[Task statement]
In the critique of the tablet's specs, reproduce verbatim the stretch that begins at the words "1.5 lbs my friends" and stops after "for instantaneous use.".

[Selected passage]
----------------

1.5 lbs my friends -  That is an awfully heavy device to hold in my two hands for long periods of time, carpal tunnel is my friend and the surgeons are all excited about the new clients they will be getting.

10 inch monitor - hmmm…  sounds wonderful, 10 inches of LED touch screen beauty!  The movies, the newspapers, the magazines…  But, it won’t fit in my purse, it doesn’t fit into my pocket, and now I will have to have a computer carrying case for it.  There goes my dreams of carrying it everywhere for instantaneous use.

1ghz processor - Oh the things I can do with a 1ghz processor, like multi task (nope, can’t do that.  I mean really Apple WHAT is your problem with Multi-tasking?), like run full applications (nope, can only run iPhone App Store apps).  Hmm…

64gb SSD Hard Drive - Sweet!  Where is the card slot so I can carry around different items and share things?  Oh, still no memory card slot?  (are you sure this isn’t an iPhone?)

----------------

[Dataset records]

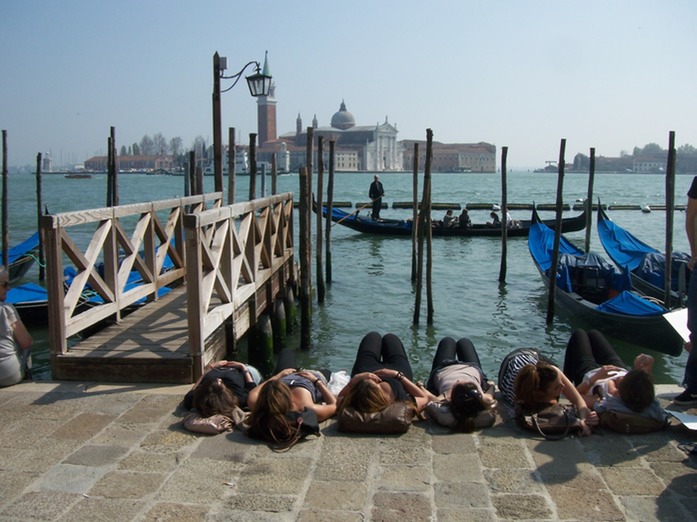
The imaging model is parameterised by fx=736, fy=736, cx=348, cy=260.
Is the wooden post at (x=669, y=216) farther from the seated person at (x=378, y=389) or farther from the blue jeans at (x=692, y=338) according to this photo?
the seated person at (x=378, y=389)

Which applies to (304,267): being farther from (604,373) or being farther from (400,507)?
(400,507)

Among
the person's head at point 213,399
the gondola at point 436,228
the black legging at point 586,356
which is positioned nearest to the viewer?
the person's head at point 213,399

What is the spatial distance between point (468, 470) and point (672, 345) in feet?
16.2

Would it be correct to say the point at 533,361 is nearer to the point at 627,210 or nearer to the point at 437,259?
the point at 437,259

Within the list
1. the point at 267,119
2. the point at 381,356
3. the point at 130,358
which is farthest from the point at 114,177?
the point at 267,119

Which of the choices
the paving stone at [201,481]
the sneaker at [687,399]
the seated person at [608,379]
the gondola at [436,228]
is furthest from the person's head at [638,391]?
the gondola at [436,228]

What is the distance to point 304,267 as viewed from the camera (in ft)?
26.1

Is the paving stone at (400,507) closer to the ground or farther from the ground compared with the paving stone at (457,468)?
closer to the ground

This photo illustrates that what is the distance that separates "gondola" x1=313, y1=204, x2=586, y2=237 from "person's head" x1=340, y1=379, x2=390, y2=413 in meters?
15.6

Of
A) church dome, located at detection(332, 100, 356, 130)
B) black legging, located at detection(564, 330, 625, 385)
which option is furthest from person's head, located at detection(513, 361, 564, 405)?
church dome, located at detection(332, 100, 356, 130)

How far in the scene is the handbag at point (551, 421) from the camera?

----------------

[The reply]
1.5 lbs my friends -  That is an awfully heavy device to hold in my two hands for long periods of time, carpal tunnel is my friend and the surgeons are all excited about the new clients they will be getting.

10 inch monitor - hmmm…  sounds wonderful, 10 inches of LED touch screen beauty!  The movies, the newspapers, the magazines…  But, it won’t fit in my purse, it doesn’t fit into my pocket, and now I will have to have a computer carrying case for it.  There goes my dreams of carrying it everywhere for instantaneous use.